Romeo e Giulietta è la prima regia firmata da Mario Martone in una produzione del Piccolo Teatro di Milano ed è il primo allestimento del titolo nei 75 anni della sua storia.

L’amore improvviso e intensissimo di due adolescenti, reso ancora più forte dalle avversità che li tengono separati, si è prestato a infinite letture, adattamenti, travestimenti, interpretazioni, nel cinema e nel teatro.

L’edizione Piccolo 2023 è, quindi, una novità sotto ogni punto di vista. Una compagnia di 30 attrici e attori, la cui età media è inferiore ai trent’anni, affianca ad interpreti giovanissimi, per lo più ventenni come Romeo (Francesco Gheghi) – mentre Anita Serafini, nei panni di Giulietta, è la più giovane con i suoi 15 anni – a protagonisti della scena italiana come Lucrezia Guidone e Michele Di Mauro (nei panni di padre e madre Capuleti) o Licia Lanera in quelli della balia che Martone ha trasformato in zia, una sorta di sorella oscura di Donna Capuleti.

Il regista sceglie, quindi, la via della mimesi anagrafica di un testo che è animato dalle più acerbe e potenti pulsioni giovanili, colte in un tempo della vita, l’adolescenza, misterioso, spigoloso, ambiguo, tutto da decifrare, e opposte a un mondo adulto violento, nelle dinamiche familiari e sociali.

Romeo e Giulietta è la fiaba per antonomasia, con tutti i suoi crismi – filtri magici, traversìe, esilio, alleati, nemici, duelli– ma senza il lieto fine. Più di quattro secoli dopo, i temi del testo sono prepotentemente al centro del nostro vissuto quotidiano.

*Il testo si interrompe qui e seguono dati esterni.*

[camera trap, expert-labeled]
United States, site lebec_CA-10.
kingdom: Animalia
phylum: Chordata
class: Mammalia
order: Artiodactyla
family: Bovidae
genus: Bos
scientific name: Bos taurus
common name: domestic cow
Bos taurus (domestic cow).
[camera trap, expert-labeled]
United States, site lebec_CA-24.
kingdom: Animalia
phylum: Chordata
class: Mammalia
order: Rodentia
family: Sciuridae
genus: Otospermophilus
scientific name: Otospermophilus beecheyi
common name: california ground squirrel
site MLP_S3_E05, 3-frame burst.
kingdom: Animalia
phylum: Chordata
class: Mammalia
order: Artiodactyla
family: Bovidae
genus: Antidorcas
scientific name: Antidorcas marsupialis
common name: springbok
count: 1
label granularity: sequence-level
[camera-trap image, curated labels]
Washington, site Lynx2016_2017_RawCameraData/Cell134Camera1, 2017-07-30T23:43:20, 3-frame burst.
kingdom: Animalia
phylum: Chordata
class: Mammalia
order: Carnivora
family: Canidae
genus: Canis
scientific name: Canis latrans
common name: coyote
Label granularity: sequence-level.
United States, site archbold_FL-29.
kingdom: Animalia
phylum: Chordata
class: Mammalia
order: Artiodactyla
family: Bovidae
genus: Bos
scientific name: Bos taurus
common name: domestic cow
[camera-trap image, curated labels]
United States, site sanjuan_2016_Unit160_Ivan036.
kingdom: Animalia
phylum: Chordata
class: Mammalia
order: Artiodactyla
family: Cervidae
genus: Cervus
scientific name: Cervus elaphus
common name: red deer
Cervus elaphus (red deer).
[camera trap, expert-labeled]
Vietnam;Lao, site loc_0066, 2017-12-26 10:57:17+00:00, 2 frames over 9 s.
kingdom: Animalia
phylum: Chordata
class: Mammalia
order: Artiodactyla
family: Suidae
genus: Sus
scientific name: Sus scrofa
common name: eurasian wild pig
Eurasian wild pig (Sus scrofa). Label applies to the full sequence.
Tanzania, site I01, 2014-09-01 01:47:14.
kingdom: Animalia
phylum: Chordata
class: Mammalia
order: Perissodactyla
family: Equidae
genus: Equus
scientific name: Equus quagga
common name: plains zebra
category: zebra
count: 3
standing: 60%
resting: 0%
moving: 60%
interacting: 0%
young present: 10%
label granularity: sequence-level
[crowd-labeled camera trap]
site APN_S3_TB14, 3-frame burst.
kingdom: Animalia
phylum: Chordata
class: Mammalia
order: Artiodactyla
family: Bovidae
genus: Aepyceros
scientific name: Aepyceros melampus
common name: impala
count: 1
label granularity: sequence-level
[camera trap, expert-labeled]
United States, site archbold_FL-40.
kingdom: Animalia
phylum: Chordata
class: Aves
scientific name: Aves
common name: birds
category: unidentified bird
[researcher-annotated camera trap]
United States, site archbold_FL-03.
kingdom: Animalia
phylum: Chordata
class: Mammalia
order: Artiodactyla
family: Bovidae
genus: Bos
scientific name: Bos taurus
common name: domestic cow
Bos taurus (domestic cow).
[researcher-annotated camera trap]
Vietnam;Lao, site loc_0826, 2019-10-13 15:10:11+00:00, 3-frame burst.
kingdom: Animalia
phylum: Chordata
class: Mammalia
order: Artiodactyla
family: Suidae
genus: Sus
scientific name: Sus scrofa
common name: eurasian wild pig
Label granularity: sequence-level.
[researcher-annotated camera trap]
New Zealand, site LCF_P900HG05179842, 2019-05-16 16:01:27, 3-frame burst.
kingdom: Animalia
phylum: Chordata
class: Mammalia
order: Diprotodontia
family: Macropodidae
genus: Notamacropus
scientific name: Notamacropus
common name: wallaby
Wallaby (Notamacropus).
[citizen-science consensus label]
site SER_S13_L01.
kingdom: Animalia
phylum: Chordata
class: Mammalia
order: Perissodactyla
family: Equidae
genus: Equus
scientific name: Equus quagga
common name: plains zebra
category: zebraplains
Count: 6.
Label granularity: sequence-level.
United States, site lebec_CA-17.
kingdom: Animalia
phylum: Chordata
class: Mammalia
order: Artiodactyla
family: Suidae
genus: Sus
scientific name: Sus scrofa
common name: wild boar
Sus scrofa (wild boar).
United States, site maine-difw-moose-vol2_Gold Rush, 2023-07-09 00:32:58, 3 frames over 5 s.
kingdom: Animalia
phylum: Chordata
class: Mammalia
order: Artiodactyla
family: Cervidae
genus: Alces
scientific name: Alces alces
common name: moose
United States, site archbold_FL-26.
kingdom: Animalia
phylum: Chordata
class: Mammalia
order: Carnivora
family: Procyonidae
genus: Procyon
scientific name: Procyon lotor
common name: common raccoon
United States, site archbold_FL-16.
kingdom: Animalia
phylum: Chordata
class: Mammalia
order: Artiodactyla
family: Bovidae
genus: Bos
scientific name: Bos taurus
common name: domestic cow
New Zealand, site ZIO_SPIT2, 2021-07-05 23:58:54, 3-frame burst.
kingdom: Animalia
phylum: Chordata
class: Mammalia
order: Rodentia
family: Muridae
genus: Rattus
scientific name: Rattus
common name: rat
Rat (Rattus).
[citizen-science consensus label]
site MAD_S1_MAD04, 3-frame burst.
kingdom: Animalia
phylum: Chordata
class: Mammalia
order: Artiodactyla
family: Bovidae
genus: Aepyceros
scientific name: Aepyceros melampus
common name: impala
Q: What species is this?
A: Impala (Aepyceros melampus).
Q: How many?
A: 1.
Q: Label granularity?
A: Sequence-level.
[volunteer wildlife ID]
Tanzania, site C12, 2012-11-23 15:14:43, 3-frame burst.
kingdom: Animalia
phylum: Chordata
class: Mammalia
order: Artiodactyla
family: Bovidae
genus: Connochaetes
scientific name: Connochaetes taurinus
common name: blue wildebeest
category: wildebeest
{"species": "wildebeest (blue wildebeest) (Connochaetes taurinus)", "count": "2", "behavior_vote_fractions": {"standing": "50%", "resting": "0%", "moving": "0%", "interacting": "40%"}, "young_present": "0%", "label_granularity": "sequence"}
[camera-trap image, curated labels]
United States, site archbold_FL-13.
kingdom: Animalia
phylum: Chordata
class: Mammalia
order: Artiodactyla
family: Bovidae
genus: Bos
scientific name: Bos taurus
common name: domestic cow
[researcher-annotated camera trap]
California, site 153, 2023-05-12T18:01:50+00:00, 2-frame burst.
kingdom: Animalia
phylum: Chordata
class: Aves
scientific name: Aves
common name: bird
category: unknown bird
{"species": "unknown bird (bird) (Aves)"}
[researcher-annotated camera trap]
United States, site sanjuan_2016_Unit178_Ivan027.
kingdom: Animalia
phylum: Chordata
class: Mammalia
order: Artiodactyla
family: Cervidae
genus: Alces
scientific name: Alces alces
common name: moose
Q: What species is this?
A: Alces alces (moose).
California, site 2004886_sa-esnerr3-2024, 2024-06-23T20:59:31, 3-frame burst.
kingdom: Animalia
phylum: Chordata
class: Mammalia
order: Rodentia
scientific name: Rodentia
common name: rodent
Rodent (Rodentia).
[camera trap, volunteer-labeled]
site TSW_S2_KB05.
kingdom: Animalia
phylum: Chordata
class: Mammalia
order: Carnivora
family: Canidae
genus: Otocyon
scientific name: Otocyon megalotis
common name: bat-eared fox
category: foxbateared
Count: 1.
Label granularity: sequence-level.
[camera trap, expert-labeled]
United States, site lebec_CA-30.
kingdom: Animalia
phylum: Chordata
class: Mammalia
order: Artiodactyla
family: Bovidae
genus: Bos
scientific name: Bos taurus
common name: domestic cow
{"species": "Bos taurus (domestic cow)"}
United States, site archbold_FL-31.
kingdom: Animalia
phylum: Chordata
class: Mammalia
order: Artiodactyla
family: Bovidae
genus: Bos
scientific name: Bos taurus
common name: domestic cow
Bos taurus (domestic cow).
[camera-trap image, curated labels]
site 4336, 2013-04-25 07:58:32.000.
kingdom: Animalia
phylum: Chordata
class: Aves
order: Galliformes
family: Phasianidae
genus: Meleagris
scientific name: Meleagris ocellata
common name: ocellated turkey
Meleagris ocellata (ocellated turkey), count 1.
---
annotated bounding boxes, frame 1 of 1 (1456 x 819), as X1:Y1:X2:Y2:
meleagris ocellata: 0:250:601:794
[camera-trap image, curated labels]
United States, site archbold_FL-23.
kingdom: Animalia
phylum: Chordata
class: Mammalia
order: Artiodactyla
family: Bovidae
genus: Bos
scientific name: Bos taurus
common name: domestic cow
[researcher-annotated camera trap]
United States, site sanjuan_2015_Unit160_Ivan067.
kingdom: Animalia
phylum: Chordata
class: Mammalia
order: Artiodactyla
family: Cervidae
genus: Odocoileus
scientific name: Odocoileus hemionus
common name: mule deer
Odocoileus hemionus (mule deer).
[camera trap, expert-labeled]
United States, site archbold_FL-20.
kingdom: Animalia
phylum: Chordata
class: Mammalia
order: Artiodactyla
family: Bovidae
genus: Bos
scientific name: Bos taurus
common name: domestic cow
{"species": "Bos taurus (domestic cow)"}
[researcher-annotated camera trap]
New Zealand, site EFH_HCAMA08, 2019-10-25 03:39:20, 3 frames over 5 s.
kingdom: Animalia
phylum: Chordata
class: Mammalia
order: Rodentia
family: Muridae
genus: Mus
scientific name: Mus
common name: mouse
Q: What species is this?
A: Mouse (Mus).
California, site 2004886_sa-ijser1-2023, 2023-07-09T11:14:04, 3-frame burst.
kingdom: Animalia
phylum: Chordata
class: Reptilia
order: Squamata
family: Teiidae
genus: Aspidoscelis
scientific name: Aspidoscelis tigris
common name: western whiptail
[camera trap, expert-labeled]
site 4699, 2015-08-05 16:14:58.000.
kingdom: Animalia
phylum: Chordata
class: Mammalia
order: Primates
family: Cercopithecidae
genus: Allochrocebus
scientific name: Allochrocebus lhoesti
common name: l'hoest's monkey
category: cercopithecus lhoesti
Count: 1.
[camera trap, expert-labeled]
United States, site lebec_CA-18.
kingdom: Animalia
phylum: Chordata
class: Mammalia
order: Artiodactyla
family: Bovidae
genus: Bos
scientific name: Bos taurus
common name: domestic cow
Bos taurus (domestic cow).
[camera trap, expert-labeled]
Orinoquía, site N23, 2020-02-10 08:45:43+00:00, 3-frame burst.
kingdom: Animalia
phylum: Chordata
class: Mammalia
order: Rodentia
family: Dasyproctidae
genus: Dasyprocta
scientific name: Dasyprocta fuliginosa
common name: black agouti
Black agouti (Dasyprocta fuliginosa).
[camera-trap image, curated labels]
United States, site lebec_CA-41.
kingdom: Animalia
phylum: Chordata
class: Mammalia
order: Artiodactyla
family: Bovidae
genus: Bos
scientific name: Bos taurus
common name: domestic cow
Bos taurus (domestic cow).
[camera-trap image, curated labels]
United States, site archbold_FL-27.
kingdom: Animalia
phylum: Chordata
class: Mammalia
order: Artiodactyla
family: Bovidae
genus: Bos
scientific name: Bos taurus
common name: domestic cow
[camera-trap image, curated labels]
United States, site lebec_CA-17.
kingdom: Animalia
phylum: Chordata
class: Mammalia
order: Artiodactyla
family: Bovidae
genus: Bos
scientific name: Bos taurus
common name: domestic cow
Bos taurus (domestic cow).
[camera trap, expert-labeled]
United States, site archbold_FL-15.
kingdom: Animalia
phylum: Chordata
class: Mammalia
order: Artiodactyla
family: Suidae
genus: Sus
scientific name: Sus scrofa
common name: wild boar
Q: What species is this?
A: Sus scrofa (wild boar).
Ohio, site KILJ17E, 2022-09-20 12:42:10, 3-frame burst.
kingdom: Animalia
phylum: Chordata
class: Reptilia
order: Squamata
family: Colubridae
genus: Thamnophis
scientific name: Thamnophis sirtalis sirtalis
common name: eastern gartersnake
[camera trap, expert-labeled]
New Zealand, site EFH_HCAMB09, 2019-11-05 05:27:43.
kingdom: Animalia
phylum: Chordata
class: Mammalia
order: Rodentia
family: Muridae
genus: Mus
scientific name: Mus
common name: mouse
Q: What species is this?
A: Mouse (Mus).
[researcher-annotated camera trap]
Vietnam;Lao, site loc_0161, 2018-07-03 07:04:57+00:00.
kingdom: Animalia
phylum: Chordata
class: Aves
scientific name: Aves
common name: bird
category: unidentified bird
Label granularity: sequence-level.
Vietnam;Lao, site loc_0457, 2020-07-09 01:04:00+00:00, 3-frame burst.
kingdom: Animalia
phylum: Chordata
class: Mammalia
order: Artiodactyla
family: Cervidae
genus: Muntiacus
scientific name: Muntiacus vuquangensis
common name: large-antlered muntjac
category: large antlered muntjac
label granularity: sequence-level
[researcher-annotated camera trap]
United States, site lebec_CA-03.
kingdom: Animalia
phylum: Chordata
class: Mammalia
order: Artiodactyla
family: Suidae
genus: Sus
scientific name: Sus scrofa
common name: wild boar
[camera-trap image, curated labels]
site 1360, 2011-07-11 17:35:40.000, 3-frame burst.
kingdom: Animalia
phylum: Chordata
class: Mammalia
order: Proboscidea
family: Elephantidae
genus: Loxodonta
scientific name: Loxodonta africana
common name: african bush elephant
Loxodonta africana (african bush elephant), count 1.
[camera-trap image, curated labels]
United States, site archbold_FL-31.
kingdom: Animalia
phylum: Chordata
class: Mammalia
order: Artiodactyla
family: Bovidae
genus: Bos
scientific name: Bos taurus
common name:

Fin dalle prime prove a tavolino, Martone ha dichiarato di muoversi, nell’approccio all’opera, lungo un doppio asse: un’ordinata rappresentata dal piano del testo e un’ascissa evocata dal rimando a una contemporaneità, che si innesta anche nella lingua restituita dalla traduzione di Chiara Lagani.

«Mettiamo in scena un mondo in cui lo scontro domina senza ragione, in cui il senso stesso dell’esistenza sembra essere nello scontro» spiega Martone. «Una pestilenza che rende impossibile l’arrivo di una lettera ma non frena le feste. Un amore che sboccia all’improvviso per sfuggire a tutto questo, innocente e ribelle. Un amore illuminato solo dalla luce della luna e dell’alba: la natura, immanente, in attesa di un cambiamento che non arriverà mai».

E proprio la natura disegna la parte superiore della scena, firmata da Margherita Palli: un’ambientazione che la tradizione vuole per lo più urbana si trasforma in un bosco sospeso, rifugio dei giovani, fiabesco, poetico. Un intreccio fitto di rami frondosi e imponenti, che affondano le radici dietro le quinte, accoglie passerelle, camminamenti, “balconi” lungo i quali i personaggi si muovono, si incontrano, si scontrano, si affacciano sul mondo degli adulti, tetro, sporco, infetto.